* Begin Task inputs *

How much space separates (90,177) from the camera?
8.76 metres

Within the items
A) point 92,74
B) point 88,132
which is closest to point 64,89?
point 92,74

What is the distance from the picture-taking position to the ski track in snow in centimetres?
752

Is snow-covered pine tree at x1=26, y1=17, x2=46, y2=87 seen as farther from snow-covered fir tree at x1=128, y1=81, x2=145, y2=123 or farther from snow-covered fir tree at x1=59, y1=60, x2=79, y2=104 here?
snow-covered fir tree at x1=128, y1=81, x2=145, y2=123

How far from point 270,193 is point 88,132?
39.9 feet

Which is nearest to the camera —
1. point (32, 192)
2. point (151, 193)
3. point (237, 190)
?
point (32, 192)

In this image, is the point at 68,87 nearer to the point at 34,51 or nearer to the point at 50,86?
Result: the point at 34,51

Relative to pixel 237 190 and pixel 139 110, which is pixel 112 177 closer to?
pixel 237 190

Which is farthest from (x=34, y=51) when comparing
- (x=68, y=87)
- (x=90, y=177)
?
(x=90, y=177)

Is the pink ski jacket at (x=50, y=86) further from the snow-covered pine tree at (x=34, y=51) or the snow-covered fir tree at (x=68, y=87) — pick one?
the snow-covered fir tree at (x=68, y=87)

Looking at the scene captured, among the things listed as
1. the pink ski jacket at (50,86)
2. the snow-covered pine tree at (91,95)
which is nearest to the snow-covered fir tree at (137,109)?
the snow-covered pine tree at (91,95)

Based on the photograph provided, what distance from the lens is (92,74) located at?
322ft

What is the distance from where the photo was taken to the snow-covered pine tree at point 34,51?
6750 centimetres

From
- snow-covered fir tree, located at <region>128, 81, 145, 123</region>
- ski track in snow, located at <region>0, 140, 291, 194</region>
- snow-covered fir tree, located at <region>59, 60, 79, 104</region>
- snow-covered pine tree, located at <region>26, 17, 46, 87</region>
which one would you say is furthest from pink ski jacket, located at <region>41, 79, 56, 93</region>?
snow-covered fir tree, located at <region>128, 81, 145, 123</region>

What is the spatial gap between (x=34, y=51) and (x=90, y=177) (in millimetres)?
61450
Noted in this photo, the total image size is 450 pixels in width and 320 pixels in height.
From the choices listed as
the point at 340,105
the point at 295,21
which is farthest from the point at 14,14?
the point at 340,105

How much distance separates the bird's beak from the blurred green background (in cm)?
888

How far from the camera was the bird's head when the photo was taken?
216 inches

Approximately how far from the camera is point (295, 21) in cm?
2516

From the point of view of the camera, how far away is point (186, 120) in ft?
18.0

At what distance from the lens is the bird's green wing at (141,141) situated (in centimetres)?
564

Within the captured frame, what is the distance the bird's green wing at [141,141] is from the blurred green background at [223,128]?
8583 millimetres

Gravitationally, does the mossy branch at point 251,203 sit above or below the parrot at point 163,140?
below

* End Task inputs *

Substitute "parrot's" for "bird's" everywhere in the lines starting with the line containing "Noted in this" and going on through the end of the items. Leave every other word unchanged.

Noted in this photo, the total image size is 450 pixels in width and 320 pixels in height.
From the choices listed as
the point at 340,105
the point at 295,21
which is farthest from the point at 14,14?
the point at 340,105

How much distance separates the parrot's beak from the blurred green background (in cm)?
888

How far from the camera was the parrot's head when the photo was taken?
216 inches

Approximately how far from the camera is point (295, 21) in cm?
2516

From the point of view of the camera, how far away is point (186, 120) in ft?
18.0

At what distance from the lens is the parrot's green wing at (141,141) situated (in centimetres)?
564

Within the captured frame, what is the distance the parrot's green wing at [141,141] is from the blurred green background at [223,128]?
8583 millimetres

Gravitationally, does the mossy branch at point 251,203 sit above or below the parrot at point 163,140?
below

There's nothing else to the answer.